- Exercise:
In the forum thread on speeding, what speed was one writer fined for driving past a school, and what was the limit there?
Selected passage section start
The Dark Side of Automobilism (http://www.manchesteruniversitypress.co.uk/uploads/docs/240238.pdf)

Capetonian
14th Sep 2011, 16:55
TTN: the difference is that nicking chocolate is depriving someone else of their property. Speeding isn't.

No, but in a worst case scenario it could deprive someone of their life or mobility, and that is why there are speed limits. Unfortunately they are not uniformly or logically applied. I was fined for doing 35 kph past a school where there was a 20 kph limit. The fact that it was a long straight piece of road and at 2am on a Sunday morning and there was nobody around, let alone schoolkids, was irrelevant.

Squawk7777
14th Sep 2011, 17:06
I am surprised no one mentioned what (used to?) happen(s) in the Netherlands when you are (or were) caught speeding: Say tot ziens to your car.

The irony about the whole speeding issue: The Dutch police would pass you on the motorway in convertible Porsche 911 completely oblivious to the 120 or 130 km/h speed limit. Not sure if things have changed since I last drove on the A2 to Schiphol ... :bored:

con-pilot
14th Sep 2011, 17:09
Most interstate highways in the US, in non-built up areas, the speed limit is 65-70-75 mph depending on the State one is driving in. Ninety nine percent of the time you can drive nine (9) miles an hour over the speed limit and the cops will not even look at you.

Ten to fifteen miles an hour over and if the highway patrolman/woman is in a good mood and your very nice to them, you'll most likely just get a warning if the traffic is light. However, anything over that, it's going to cost you. Again, how much depends on the State you're in. The most I ever read about was $2,500.00, but the driver was doing 200 mph in a 70 mph zone.

But I've never heard of a vehicle being impounded just for speeding. Not saying that has never happened here in the US, but I've never heard of such.
Selected passage section end
Data shown section start
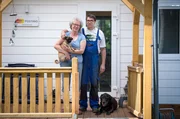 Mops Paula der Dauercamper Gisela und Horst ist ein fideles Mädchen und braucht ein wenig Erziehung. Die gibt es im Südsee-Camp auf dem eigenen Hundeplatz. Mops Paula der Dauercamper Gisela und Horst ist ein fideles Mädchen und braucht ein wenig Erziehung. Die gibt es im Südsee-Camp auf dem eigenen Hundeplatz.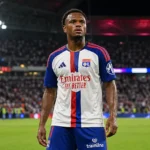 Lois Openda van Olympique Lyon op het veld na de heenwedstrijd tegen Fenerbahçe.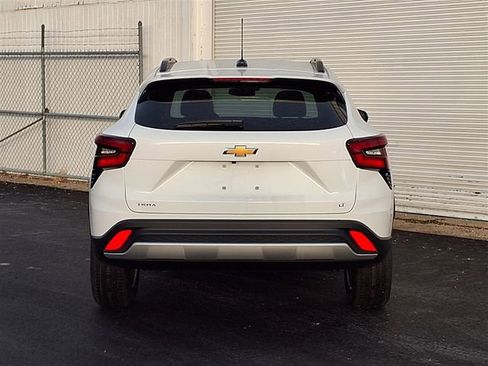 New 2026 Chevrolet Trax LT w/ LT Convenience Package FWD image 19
Data shown section end
- Task output:
35 kph, where the limit was 20 kph.